High-Performance JSONL Utilities

This document describes the enhanced JSONL utilities in the kerb.fine_tuning module, designed for efficiently handling large-scale training datasets.

Overview

The enhanced JSONL utilities provide:

  • Compression Support: Automatic gzip, bz2, and xz compression

  • Parallel Processing: Multi-core reading and transformation

  • Memory-Efficient Streaming: Process files larger than RAM

  • Advanced Filtering: Filter and transform on-the-fly

  • Deduplication: Remove duplicate examples efficiently

  • File Splitting: Break large files into manageable chunks

  • Validation: Parallel validation for large datasets

  • Statistics: Analyze dataset characteristics

Performance Benefits

1. Compression

Save 70-90% disk space with automatic compression:

from kerb.fine_tuning import jsonl

# Write with compression
jsonl.write_jsonl(data, "training_data.jsonl", compress=True, compression_type='gz')

# Read automatically detects compression
data = jsonl.read_jsonl("training_data.jsonl.gz")

Benefits:

  • 5-10x smaller file sizes

  • Faster network transfers

  • Reduced storage costs

  • Automatic format detection

2. Parallel Reading

Speed up reading of large files with complex JSON:

# Up to 4x faster for large files
data = jsonl.parallel_read_jsonl("large_dataset.jsonl", num_workers=4)

When to Use:

  • Files > 100MB

  • Complex nested JSON structures

  • High CPU availability

  • Fast storage (SSD)

3. Streaming

Process files larger than available RAM:

# Process 100GB file with 8GB RAM
for batch in jsonl.stream_jsonl("huge_dataset.jsonl", batch_size=1000):
    # Process each batch
    processed = process_batch(batch)
    save_results(processed)

Benefits:

  • Constant memory usage

  • Process unlimited file sizes

  • Early termination possible

  • Filter while reading

Feature Guide

Compression Support

All functions support compressed files automatically:

# Writing
jsonl.write_jsonl(data, "data.jsonl.gz", compress=True)

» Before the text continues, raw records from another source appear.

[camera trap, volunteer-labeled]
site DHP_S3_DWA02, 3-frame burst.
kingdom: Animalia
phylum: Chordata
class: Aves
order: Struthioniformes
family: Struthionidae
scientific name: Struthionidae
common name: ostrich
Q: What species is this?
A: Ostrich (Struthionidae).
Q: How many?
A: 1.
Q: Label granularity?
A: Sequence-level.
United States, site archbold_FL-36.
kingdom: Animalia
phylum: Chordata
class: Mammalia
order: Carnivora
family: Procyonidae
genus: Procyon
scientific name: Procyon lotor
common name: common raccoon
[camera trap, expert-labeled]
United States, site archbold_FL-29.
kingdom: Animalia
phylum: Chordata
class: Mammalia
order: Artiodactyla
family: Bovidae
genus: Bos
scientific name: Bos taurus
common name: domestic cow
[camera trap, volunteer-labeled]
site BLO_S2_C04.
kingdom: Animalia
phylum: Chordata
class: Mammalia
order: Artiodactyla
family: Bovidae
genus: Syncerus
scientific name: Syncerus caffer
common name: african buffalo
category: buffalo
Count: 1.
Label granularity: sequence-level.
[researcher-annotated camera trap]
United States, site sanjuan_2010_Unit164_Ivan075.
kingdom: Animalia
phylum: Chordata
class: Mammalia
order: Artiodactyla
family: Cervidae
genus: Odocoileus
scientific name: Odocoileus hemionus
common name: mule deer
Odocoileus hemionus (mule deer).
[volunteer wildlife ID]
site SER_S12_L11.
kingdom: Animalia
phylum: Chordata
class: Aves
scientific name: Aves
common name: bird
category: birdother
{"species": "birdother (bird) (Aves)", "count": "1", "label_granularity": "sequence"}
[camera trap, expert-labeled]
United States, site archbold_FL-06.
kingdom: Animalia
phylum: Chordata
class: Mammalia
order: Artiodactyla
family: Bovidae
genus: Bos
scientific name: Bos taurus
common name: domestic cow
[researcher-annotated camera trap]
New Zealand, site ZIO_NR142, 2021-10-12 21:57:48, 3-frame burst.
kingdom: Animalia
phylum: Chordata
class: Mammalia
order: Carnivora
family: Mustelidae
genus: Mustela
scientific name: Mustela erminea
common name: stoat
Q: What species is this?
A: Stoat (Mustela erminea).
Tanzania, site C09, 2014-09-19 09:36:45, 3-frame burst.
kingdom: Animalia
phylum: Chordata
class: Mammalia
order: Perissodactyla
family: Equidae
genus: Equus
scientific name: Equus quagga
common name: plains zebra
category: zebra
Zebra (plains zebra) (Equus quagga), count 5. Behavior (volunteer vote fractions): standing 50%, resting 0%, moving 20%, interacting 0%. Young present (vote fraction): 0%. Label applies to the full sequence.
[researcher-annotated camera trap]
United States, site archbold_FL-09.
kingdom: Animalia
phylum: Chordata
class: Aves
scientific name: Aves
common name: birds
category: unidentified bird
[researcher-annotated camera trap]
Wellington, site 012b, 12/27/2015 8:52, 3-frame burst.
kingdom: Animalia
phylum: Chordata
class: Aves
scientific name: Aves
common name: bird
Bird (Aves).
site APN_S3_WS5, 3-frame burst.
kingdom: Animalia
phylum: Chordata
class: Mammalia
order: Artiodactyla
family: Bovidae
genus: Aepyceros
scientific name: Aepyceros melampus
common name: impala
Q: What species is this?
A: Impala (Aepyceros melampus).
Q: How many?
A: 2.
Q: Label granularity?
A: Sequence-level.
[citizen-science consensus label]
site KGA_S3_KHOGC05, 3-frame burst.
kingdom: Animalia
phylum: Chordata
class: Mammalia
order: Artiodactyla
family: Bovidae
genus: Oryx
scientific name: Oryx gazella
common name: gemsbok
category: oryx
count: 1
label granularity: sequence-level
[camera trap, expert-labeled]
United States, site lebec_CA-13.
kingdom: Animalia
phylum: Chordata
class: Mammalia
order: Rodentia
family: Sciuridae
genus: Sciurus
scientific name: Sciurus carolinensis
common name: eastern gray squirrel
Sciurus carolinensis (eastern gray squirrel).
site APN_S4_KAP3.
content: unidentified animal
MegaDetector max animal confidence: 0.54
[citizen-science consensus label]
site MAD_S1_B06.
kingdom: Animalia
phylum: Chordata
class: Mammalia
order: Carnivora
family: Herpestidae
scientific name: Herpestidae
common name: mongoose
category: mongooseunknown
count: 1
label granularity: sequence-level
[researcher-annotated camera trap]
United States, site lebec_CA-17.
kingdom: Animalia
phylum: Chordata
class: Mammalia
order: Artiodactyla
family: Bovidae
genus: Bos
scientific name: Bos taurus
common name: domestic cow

# Reading (auto-detects compression)
data = jsonl.read_jsonl("data.jsonl.gz")

# Streaming
for batch in jsonl.stream_jsonl("data.jsonl.bz2"):
    process(batch)

# Compression types: 'gz', 'bz2', 'xz'

Filtering

Memory-efficient filtering:

# Filter while streaming
jsonl.filter_jsonl(
    input_file="all_data.jsonl",
    output_file="filtered_data.jsonl",
    filter_fn=lambda x: x["quality_score"] > 0.8 and len(x["text"]) > 100,
    compress_output=True
)

Transformation

Apply transformations efficiently:

def normalize_and_augment(item):
    return {
        "text": item["text"].lower().strip(),
        "label": item["label"],
        "length": len(item["text"]),
        "has_numbers": any(c.isdigit() for c in item["text"])
    }

# Sequential transformation
jsonl.transform_jsonl("input.jsonl", "output.jsonl", normalize_and_augment)

# Parallel transformation (faster for expensive operations)
jsonl.transform_jsonl(
    "input.jsonl", 
    "output.jsonl", 
    normalize_and_augment,
    parallel=True,
    num_workers=8
)

File Splitting

Split large files into chunks:

# Split by line count
output_files = jsonl.split_jsonl(
    "large_dataset.jsonl",
    "chunk",
    split_size=10000,  # 10k lines per file
    by_line=True
)
# Creates: chunk_0000.jsonl, chunk_0001.jsonl, ...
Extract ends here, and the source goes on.